(Given information Opens)

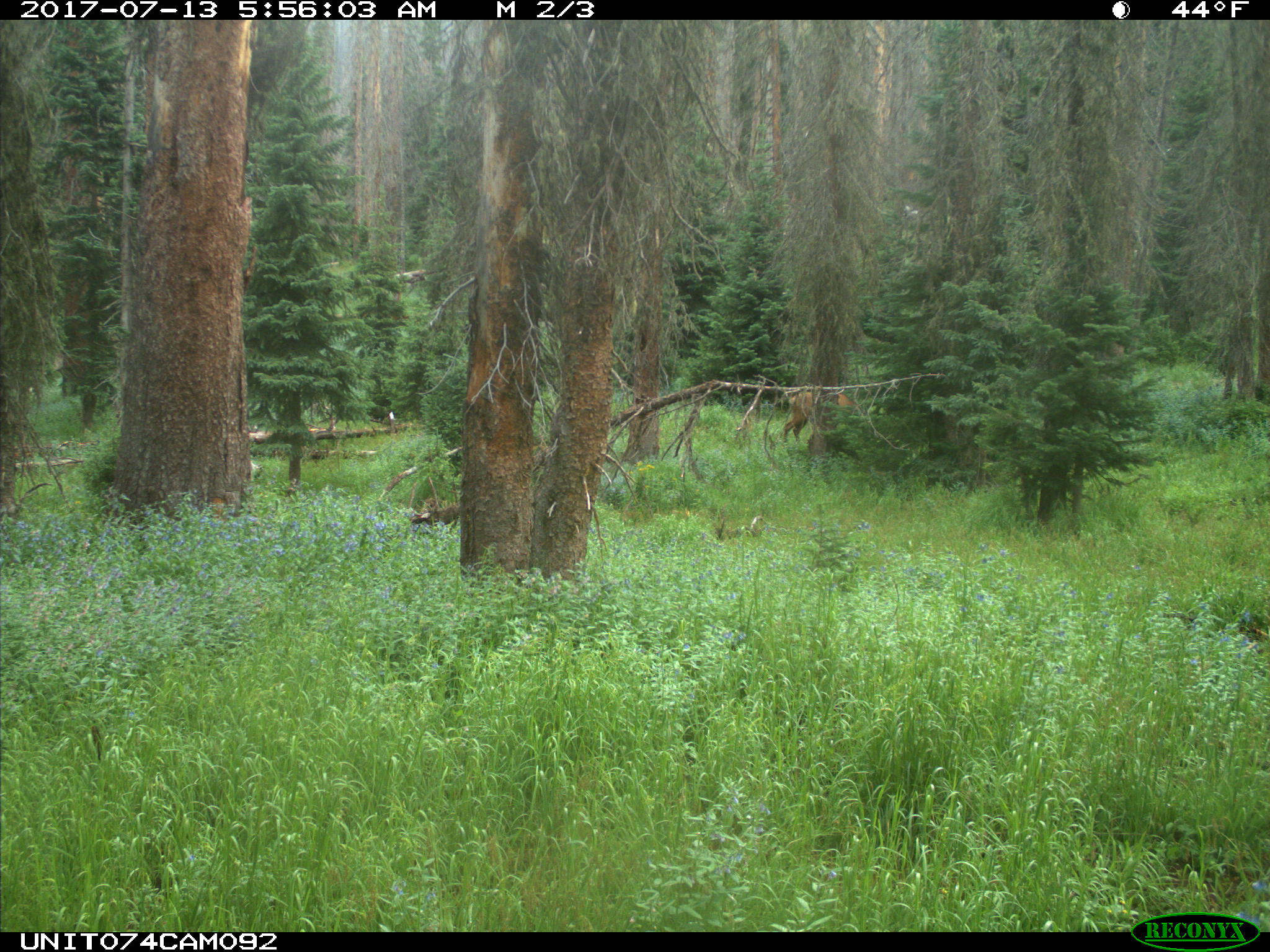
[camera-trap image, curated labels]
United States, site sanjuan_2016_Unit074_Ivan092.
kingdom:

(Given information Closes)

What is being asked →
Reproduce the material exactly; omit the pictures.

Solution below →
[camera-trap image, curated labels]
United States, site sanjuan_2016_Unit074_Ivan092.
kingdom:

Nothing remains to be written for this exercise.